Robert Schumann is maybe the composer whose personality is most accessible to us. His famous articles in the “The New Journal for Music” and the imaginative display of his thoughts via Eusebius, Florestan and other Davidsbündlers let us know his opinion and feeling very clearly. He was the one who, at the age of 21, in one of his first articles introduced Chopin to his readers with the words “hats off, gentlemen – a genius” and continued to review most of Chopin’s works favorably. His secret mission in his literary work was to find “successors” of the classical masters Beethoven and Mozart, and so he was not happy with the fact that Chopin restricted himself mostly to the piano and even considered Chopin’s highly personal musical style a sign of stagnation of talent.
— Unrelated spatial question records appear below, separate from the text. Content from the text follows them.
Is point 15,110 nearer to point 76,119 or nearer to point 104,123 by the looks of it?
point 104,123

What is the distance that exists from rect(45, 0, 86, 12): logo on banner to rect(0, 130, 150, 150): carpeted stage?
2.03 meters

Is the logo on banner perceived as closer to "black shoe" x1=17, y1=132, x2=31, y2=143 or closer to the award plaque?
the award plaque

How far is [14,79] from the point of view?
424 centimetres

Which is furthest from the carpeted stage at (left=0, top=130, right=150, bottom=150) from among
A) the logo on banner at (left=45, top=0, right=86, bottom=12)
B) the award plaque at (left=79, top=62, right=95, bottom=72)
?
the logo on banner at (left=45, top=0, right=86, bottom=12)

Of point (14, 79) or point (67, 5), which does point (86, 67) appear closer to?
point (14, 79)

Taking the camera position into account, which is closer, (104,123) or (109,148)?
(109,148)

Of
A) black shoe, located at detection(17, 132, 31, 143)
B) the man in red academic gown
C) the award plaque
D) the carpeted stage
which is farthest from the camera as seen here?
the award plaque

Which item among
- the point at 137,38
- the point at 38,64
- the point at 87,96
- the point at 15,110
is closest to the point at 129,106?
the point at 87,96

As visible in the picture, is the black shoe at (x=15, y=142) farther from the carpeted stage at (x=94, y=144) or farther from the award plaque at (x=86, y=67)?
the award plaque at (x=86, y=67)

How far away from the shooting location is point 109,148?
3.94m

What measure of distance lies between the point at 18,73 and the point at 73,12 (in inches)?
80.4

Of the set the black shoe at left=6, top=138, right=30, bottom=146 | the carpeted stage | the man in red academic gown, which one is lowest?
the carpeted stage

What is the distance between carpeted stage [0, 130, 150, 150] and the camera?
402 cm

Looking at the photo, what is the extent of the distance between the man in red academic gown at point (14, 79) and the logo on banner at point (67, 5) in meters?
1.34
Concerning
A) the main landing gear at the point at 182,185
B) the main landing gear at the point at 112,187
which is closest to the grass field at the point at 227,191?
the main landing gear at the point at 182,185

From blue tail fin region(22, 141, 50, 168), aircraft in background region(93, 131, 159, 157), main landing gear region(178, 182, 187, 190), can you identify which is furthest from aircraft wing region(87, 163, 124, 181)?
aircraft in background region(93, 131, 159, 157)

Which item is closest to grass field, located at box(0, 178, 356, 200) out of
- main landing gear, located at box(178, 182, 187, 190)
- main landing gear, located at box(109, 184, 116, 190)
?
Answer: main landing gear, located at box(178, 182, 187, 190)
Now Chopin could publish everything anonymously; one would recognize him anyway. In this there is both praise and blame - praise for his talent, blame for his effort.” He was also clueless with the last movement of Chopin’s B flat minor sonata which he considered “more like mockery than like music,” which could easily have been a return for Chopin’s remark on Schumann’s Carnaval in a letter to his publisher, which he considered “not music at all.”
Chopin’s character and his strong musical personality did not permit him to appreciate most of the music of his contemporaries. He did not care for Schumann’s music, probably even felt embarrassed by Schumann’s early “creative criticism” and never mentioned any feeling of gratitude in any of his letters. The recital will be illuminating as it brings face to face pieces of composers with such different priorities in their ideas about composition: Schumann, who all his life, in order to catch up with his fantastic imagination, tried to expand his expressive possibilities; and Chopin who, only in exceptional cases surpassing into larger forms, was perfecting his musical language and was innovative in the details of his works. It is an interesting coincidence that the Kreisleriana by Schumann are dedicated to Chopin, while Chopin’s second Ballade is dedicated to Schumann.
The same pattern, an outburst of enthusiasm combined with high expectations which rarely can be fulfilled by any composer, can also be observed in Schumann’s relationship to Felix Mendelssohn Bartholdy. When Mendelssohn came to Leipzig to lead the famous “Gewandhaus Orchestra” in 1835, Schumann welcomed him with enthusiasm and even included him in his Davidsbündler society by giving him an imaginary name: F. Metitis. Apart from certain compositions which he considers written in “a casual way,” he always appreciated his melodic genius. Only rarely however he praised him in the following, unconditional appreciative manner: Mendelssohn is the “Mozart of the nineteenth century… the one who sees most clearly through the contradictions of this period, and for the first time reconciles them.” Almost as in the case with Chopin, the appreciation Schumann’s was not reciprocated. Mendelssohn at first considered Schumann a mere musical dilettante, but even later, after he got to know him had no real understanding for his composition. In addition to that Mendelssohn also cherished a strong prejudice against musicians who write, and was also very sensitive to adverse criticism, be it ever so mild.
As neither Chopin nor Mendelssohn wrote published articles, we can only guess from hints in their letters and diaries about their open and secret appreciations and depreciations of their contemporaries. Mendelssohn admired Chopin a lot, and even asked for a handwritten dedication for his wife, which Chopin cheerfully granted. On the other hand, the traditionally educated Mendelssohn had a hard time understanding what he called “Chopin’s mannered style” in some mazurkas. However, in one of his letters Mendelssohn recounts what can happen if musicians forget their prejudices and get excited about new or newly discovered music. Even such contrasting characters as Chopin and Mendelssohn can enjoy a “jam session,” mixing music by Handel and Bach with their newest works. Maybe that is the right attitude to capture the particularity of this recital: To imagine our three composers on stage, playing for each other, commenting, and responding to each others musical ideas.